Job-Killing vs People-Killing, the Case for Regulation

Job-Killing vs People-Killing, the Case for Regulation
This post was published on the now-closed HuffPost Contributor platform. Contributors control their own work and posted freely to our site. If you need to flag this entry as abusive, send us an email.

Consider the hard-hat. It is required on construction sites, in mines, and so forth. It costs money, so it is a job killer. Would anyone want to eliminate a regulation requiring hard-hats? Doubtful. The connection between risk and protecting lives is clear. The cost is relatively low, and the benefit relatively high.

Consider water pollution. EPA regulations require all major industries to install the best practicable treatment for wastewater, before discharge into the waters of the U.S. This levels the playing field for industry, so one location is not easier to pollute than another.

Water treatment often is expensive, so it is a job-killer. Would anyone want to eliminate the requirement to clean up wastewater? Doubtful. We want fishable, swimmable, drinkable water. We could and do argue about the level of treatment required, trying to measure the costs against the benefits of each regulation.

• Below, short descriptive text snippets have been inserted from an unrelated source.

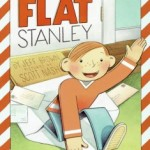 Walden Media acquires 'Flat Stanley' books, planning feature film
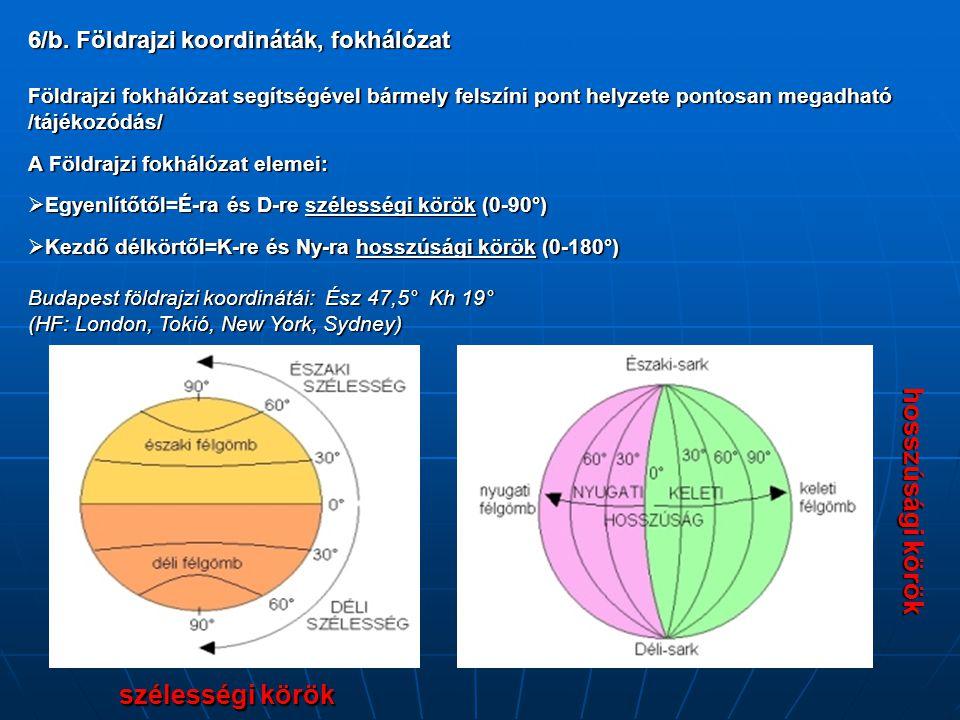 szélességi körök hosszúsági körök 6/b. Földrajzi koordináták, fokhálózat Földrajzi fokhálózat segítségével bármely felszíni pont helyzete pontosan meg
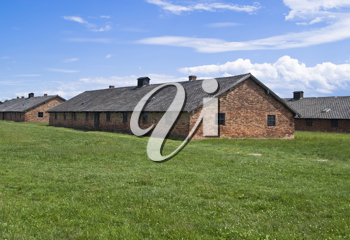 Barracks for women in Auschwitz-Birkenau concentration camp, Poland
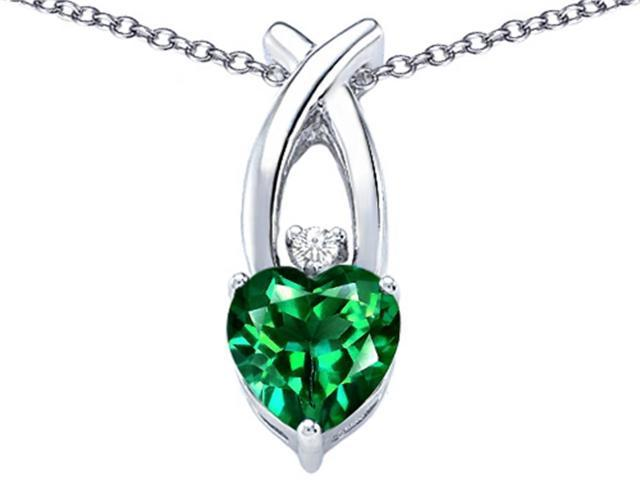 Star K 8mm Heart Shape Simulated Emerald Cross Heart Pendant Necklace in Sterling Silver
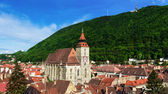 Black Church and Tampa mountain, Brasov, Romania — Stock Photo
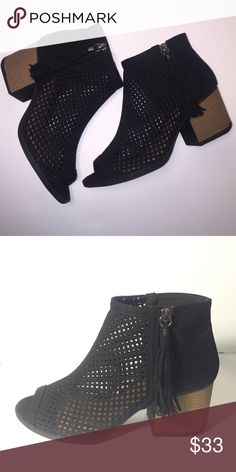 Peep toe bootie Brand new Boutique Brand💘  black with laser cut holes and fringe zipper. True to size! Heel is  aprrox 2.2 inches💕 using Steve for exposure Steve Madden Shoes Ankle Boots & Booties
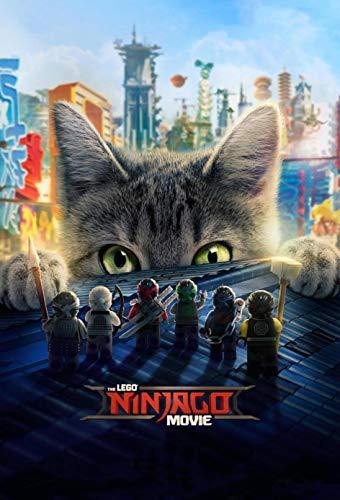 The LEGO Ninjago Movie: The Complete Screenplays (English Edition)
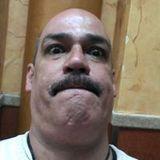 Moises Ortiz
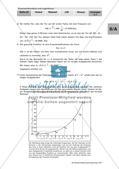 Mathematik im Klavier: Exponentialfunktion und Logarithmus Preview 9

Consider air pollution. EPA is required to set air quality standards at levels to protect human health and welfare. Again, regulations require treatment before emission of industrial gases into the atmosphere. Cleaning industrial gases is a job-killing requirement. Would anyone want to eliminate the air quality standards? Doubtful, but in this case the link between the costs (measurable) and the benefits (the health of our population) is not as easy to see.

The less direct and obvious the links among the risks, the costs, and the benefits, the harder it is to justify imposing costs on business. The analysis can get complicated.

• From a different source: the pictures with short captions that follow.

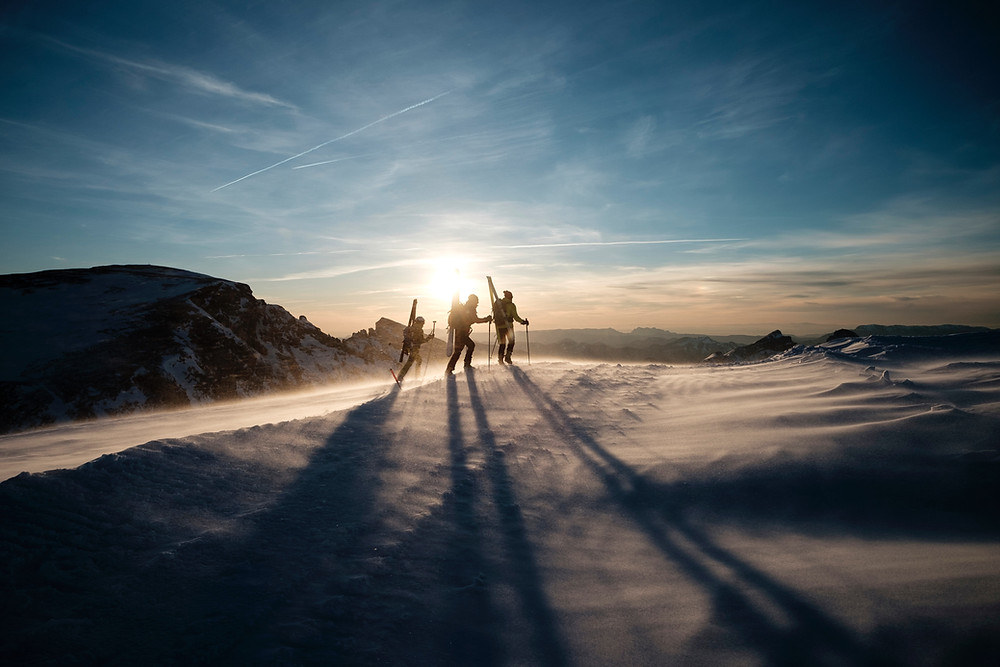 Skiing holidays with bobski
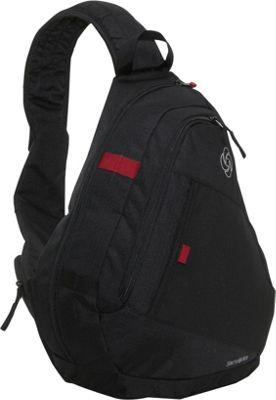 Samsonite Sling Messenger Bag Ebags Com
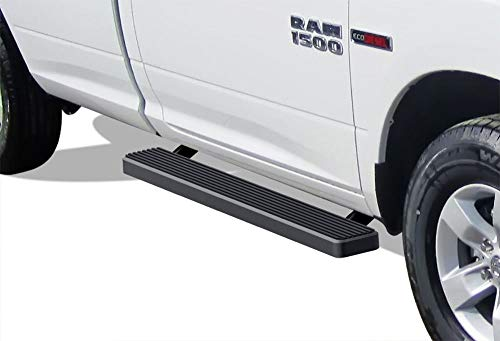 APS iBoard (Black Powder Coated 5 inches) Running Boards | Nerf Bars | Side Steps | Step Rails for 2009-2018 Ram 1500 Regular Cab Pickup 2Dr (Incl. 2019 Ram 1500 Classic)& 2010-2019 Ram 2500/3500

While Trump and the Trumpettes thunder against job-killing regulations, few among the press ask questions about the benefits. They have forgotten the balancing act between costs and benefits. More importantly, they have forgotten that every major Federal regulation (cost over $100 million per year) must have a detailed cost-benefit analysis before adoption.(1) They need to look at these analyses and learn how to question the claims of job-killing.

Here is a good example: the mercury and air toxics rule (MATS). Coal and oil-fired power plants are required under the rule to significantly reduce emissions of mercury, arsenic, lead, chromium, and acids. In effect, it requires installation of emission control equipment and affects many of the older and less efficient power plants in the nation.

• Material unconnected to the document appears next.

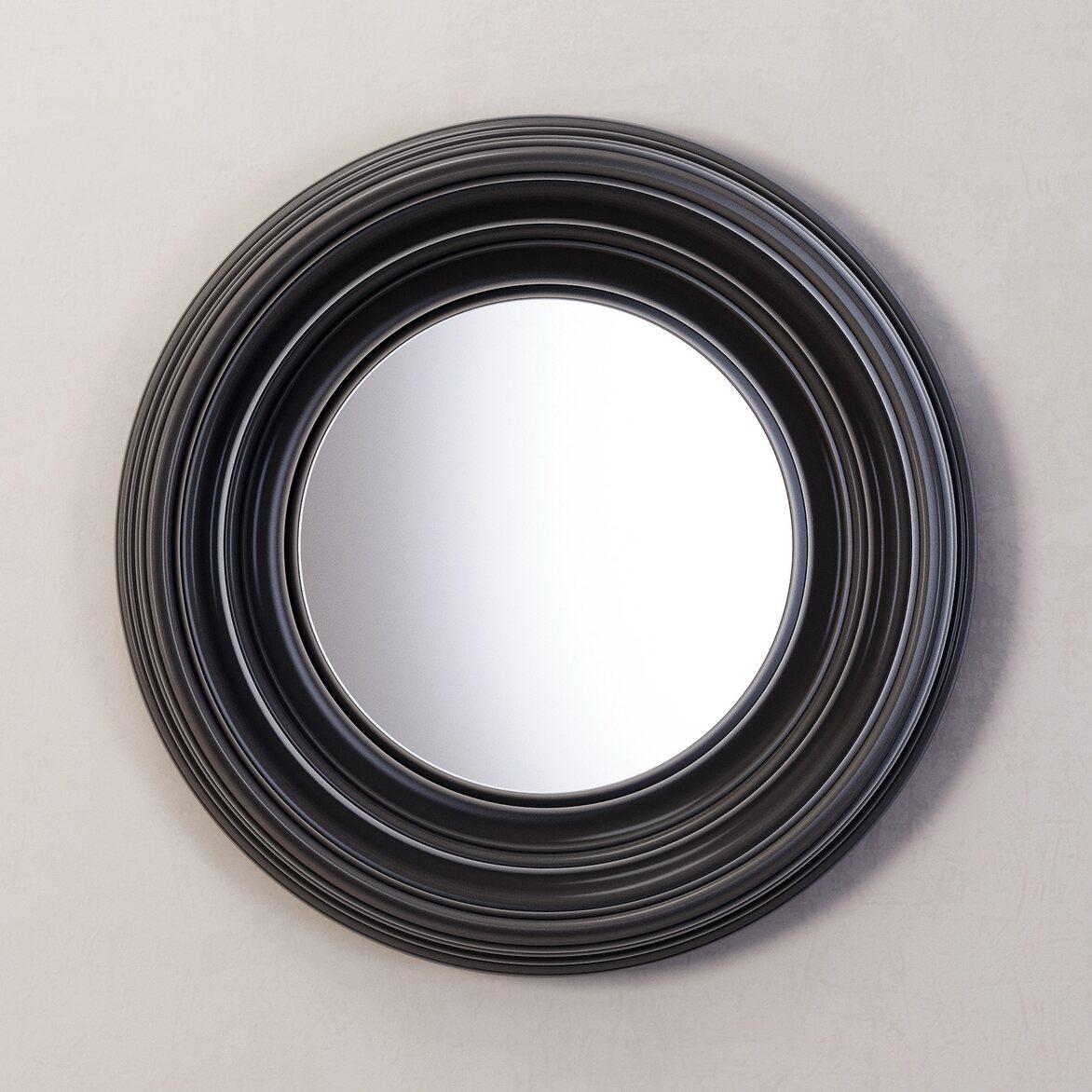 Зеркало Coventry, черное   Настенные зеркала Kingsby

Why is the MATS rule important? These power plants collectively emit about 50% of the mercury and 20-60% of the toxic metals emitted annually. These toxic metals can affect the nervous system, causing a range of harmful health effects. There is a significant and long-standing dispute over both the costs and benefits of compliance.

EPA’s cost-benefit analysis estimates that for every dollar of cost, there will be around four to nine dollars of health benefits. (2) Now this is a very favorable cost-benefit ratio. Plus, the rule may create over 40,000 short-term construction jobs, and 8,000 long-term jobs at the power plants. The industry, of course, disputes both the costs and benefits, charging that EPA underestimated the costs and overestimated the benefits.

EPA estimates the benefits as follows: saving up to 11,000 premature deaths a year; avoiding 4,700 heart attacks a year; avoiding 130,000 asthma attacks a year; eliminating 5,700 hospital and emergency room visits a year; saving 3,200,000 restricted activity days a year; and avoiding 2,800 cases of chronic bronchitis a year. (3)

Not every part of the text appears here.